The findings are part of The Republic’s and KJZZ Radio’s investigative series on prison labor released earlier this year. The news organizations found that the state’s use of incarcerated labor has been a boon for the state’s for-profit arm that leases out prisoners, but has put prisoners’ health and future work ability at risk. The investigation also found that the state’s claims about its work program’s efficacy were not entirely true.

But while Arizona is not unique in this labor exploitation, a handful of states this year in the midterms — Alabama, Tennessee, Oregon and Vermont — became part of a new cohort where residents banned state corrections departments from using prisoners for work without equal pay.

“Tonight, voters in Oregon and other states have come together across party lines to say that this stain must be removed from state constitutions,” said U.S. Sen. Jeffery Merkley, a Democrat from Oregon on Election Night. “Now, it is time for all Americans to come together and say that it must be struck from the U.S. Constitution. There should be no exceptions to a ban on slavery."

In Arizona, House Democrats attempted to pass similar legislation in 2022 but failed.

All of this is against the backdrop of Arizona’s strict immigrant labor laws, which are meant to stop companies and other businesses from using migrants who are here without work authorization.

In 2007, Arizona passed the Legal Arizona Workers Act, which required employers to verify that their workers – whether they are paid in cash or by paycheck – are authenticated as legal workers using the federal E-Verify portal.

But the private employers that used Arizona’s incarcerated immigrant population did not have to go through the same steps. The Department of Corrections, not individual employers, handles the payment and hiring of prisoners for jobs at their for-profit state-run company, Arizona Correctional Industries. Those jobs are primarily offered as private-sector work.

Using this kind of prison labor at the state level is problematic for Arizona politicians, who have championed and won legislative clout by pushing for harsh penalties against companies that tried to use cheap migrant labor.

State Sen.

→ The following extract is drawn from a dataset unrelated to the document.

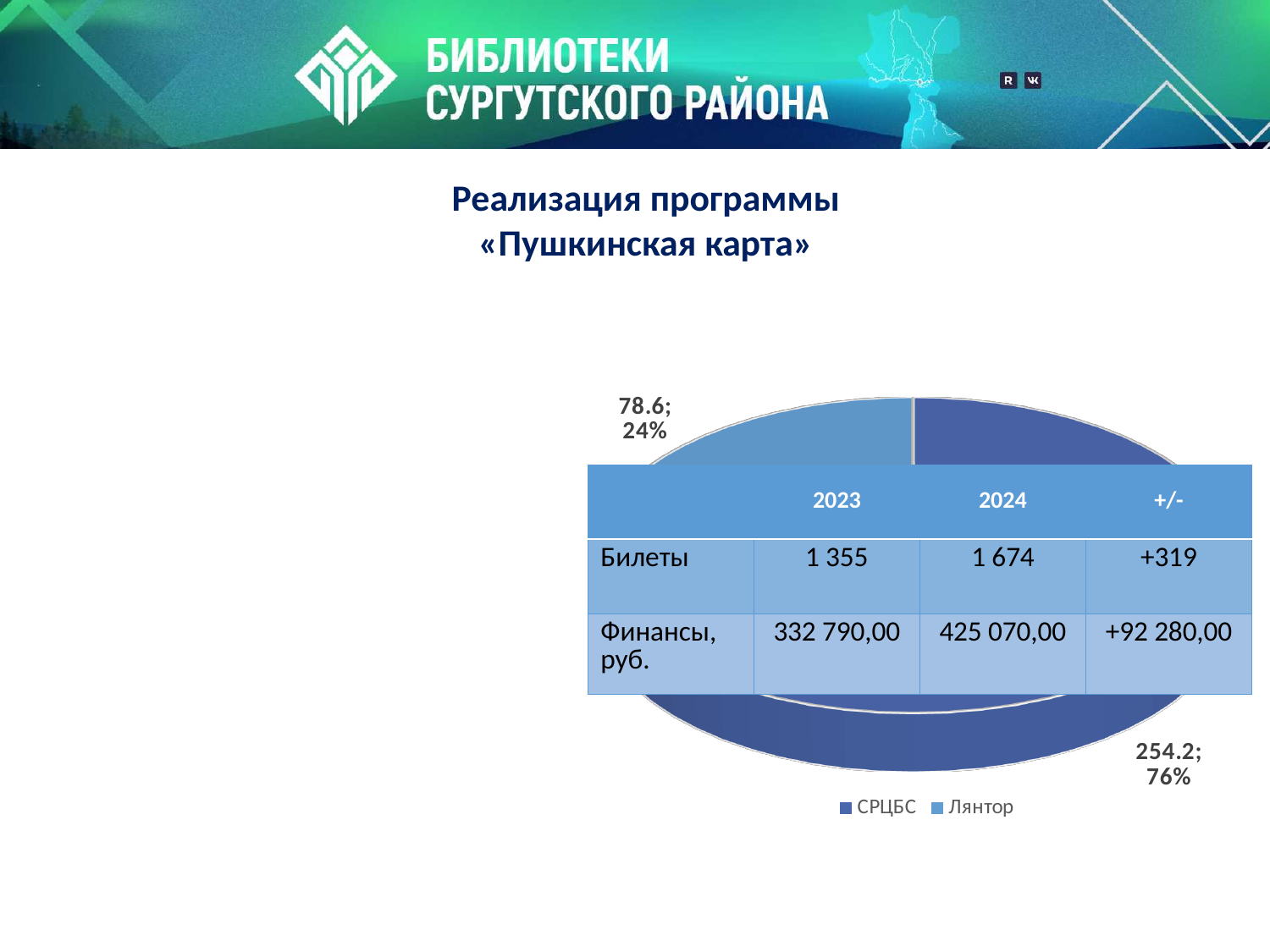
Which is larger in the pie chart, СРЦБС or Лянтор? СРЦБС Which slice of the pie chart is the smallest? Лянтор What share of the pie does СРЦБС account for? 76% What is the value shown for Лянтор in the pie chart? 78.6 How many entries does the pie chart's legend list? 2 What kind of chart is shown on the slide? pie chart What share of the pie does Лянтор account for? 24% How many slices does the pie chart have? 2 Which legend entry of the pie chart is shown in the lighter blue colour? Лянтор Which slice of the pie chart is the largest? СРЦБС What is the value shown for СРЦБС in the pie chart? 254.2 What is the difference between the СРЦБС and Лянтор values in the pie chart? 175.6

T.J. Shope, a Republican from Coolidge, Arizona and a vocal proponent of private prison groups and the Department of Corrections, has been one of the state’s biggest critics on immigration issues. But when asked if he was aware of the state using unauthorized workers from prisons, his office did not respond.

State Rep. John Kavanaugh, another political juggernaut representing Fountain Hills, who supported expanding private prisons and harder crackdowns on immigrant labor, also would not answer questions when The Republic contacted his office.

“It’s more than hypocritical, it’s egregious,” said Caroline Isaacs, executive director for Just Communities Arizona, an abolitionist group in the state. “It just shows that the people in charge have no problem exploiting people for their own ends.